Stored items:
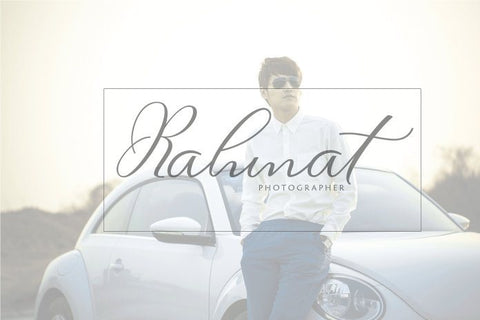 Mathew Font Rtceative 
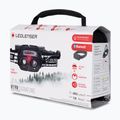 Frontală Ledlenser H19R Signature, negru, 502198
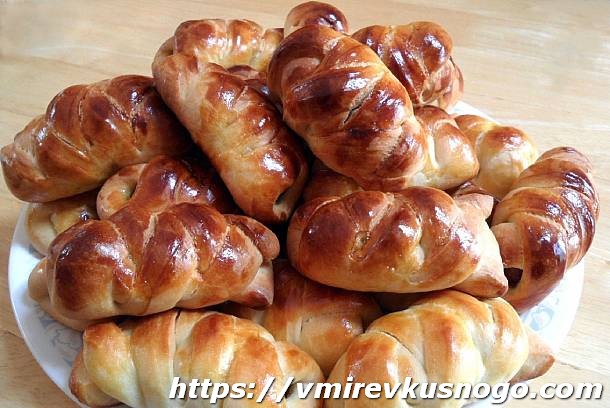 Сосиски в тесте – «Свинки в одеяле»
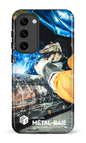 Galaxy S23 Plus Tough Gloss Soudure par Métal-Baie -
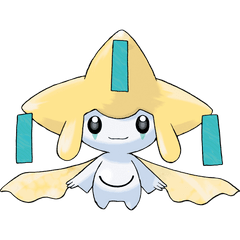 Legendary Pokemon Png Transparent Image - Jirachi Pokemon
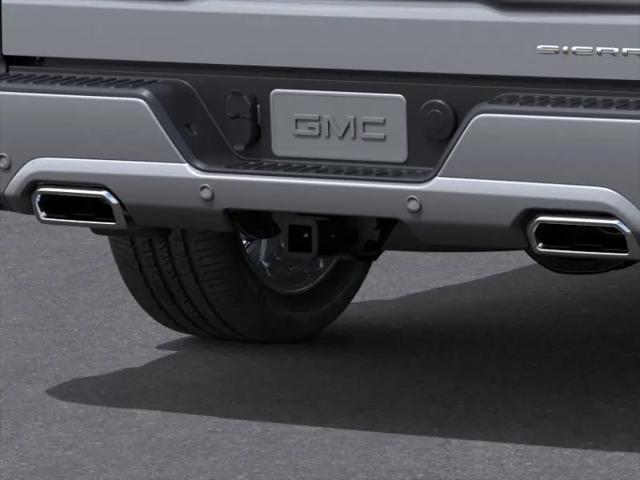 2026 GMC Sierra 1500 Crew Cab, Short Bed, Denali Ultimate, 4WD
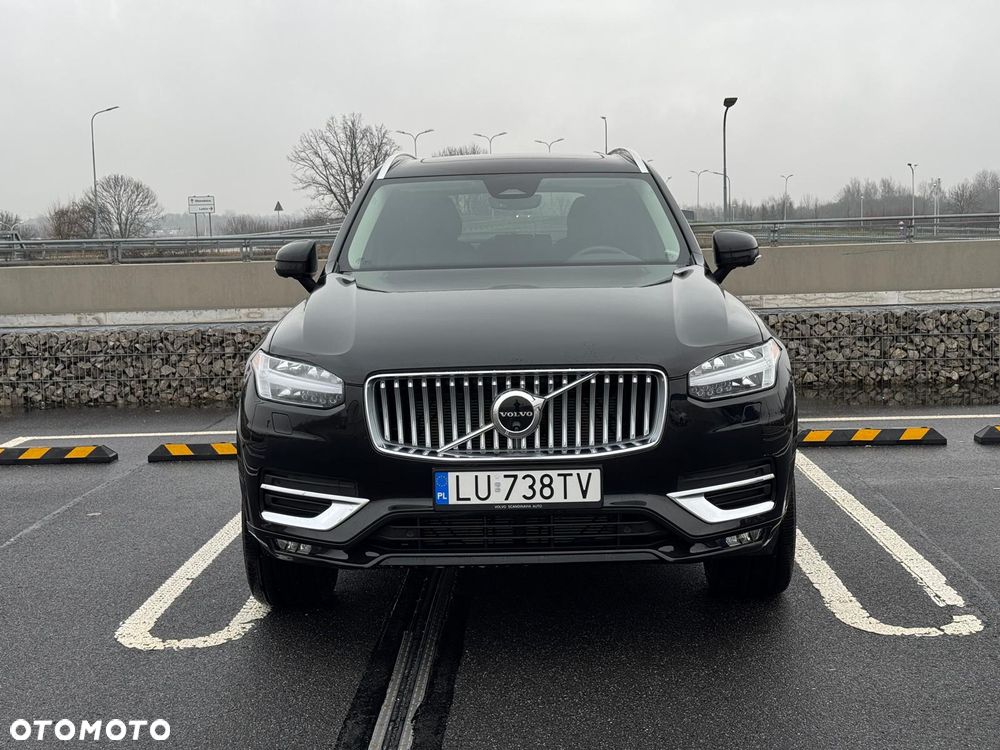 Volvo XC 90 B5 B AWD Plus Bright - 20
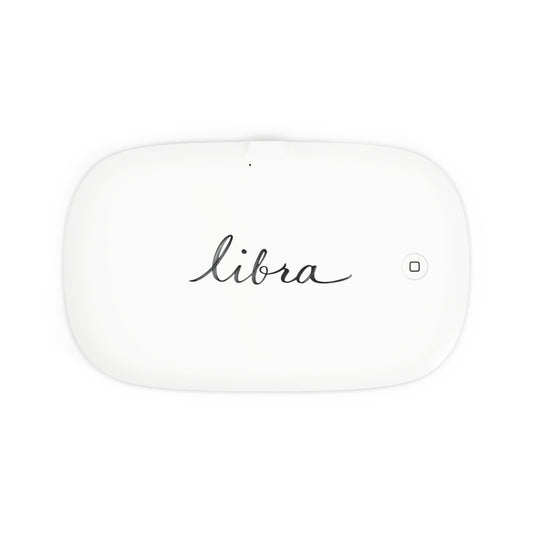 ♎ Aurora UV Phone Sanitizer & Fast Wireless Charging Pad – Libra Edition ⚖️♎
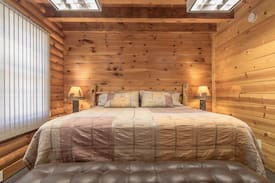 Shell Knob House | Muscle Rock Inn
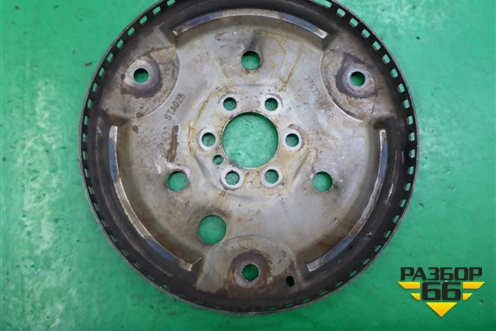 Маховик (АКПП 1.6л NFU) (375371800R) для Citroen C4 с 2005-2011г (С4)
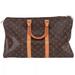 Louis Vuitton Bags | Louis Vuitton Monogram Keepall 45 Travel Boston Bag M41428 Weekender | Color: Brown | Size: Os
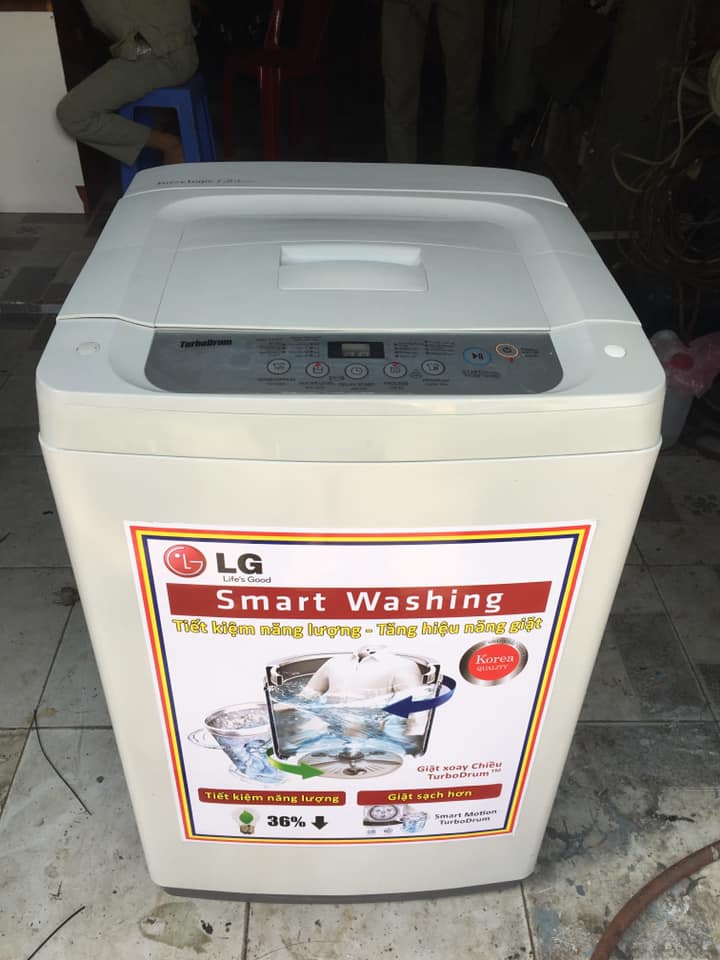 Máy giặt LG ( 7.2kg)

About this exercise
Rewrite each of the rows above, substituting "Pokémon" for every occurrence of "Pokemon" and keeping all other text unchanged. Omit the pictures from your output.

Final answer
 Mathew Font Rtceative 
 Frontală Ledlenser H19R Signature, negru, 502198
 Сосиски в тесте – «Свинки в одеяле»
 Galaxy S23 Plus Tough Gloss Soudure par Métal-Baie -
 Legendary Pokémon Png Transparent Image - Jirachi Pokémon
 2026 GMC Sierra 1500 Crew Cab, Short Bed, Denali Ultimate, 4WD
 Volvo XC 90 B5 B AWD Plus Bright - 20
 ♎ Aurora UV Phone Sanitizer & Fast Wireless Charging Pad – Libra Edition ⚖️♎
 Shell Knob House | Muscle Rock Inn
 Маховик (АКПП 1.6л NFU) (375371800R) для Citroen C4 с 2005-2011г (С4)
 Louis Vuitton Bags | Louis Vuitton Monogram Keepall 45 Travel Boston Bag M41428 Weekender | Color: Brown | Size: Os
 Máy giặt LG ( 7.2kg)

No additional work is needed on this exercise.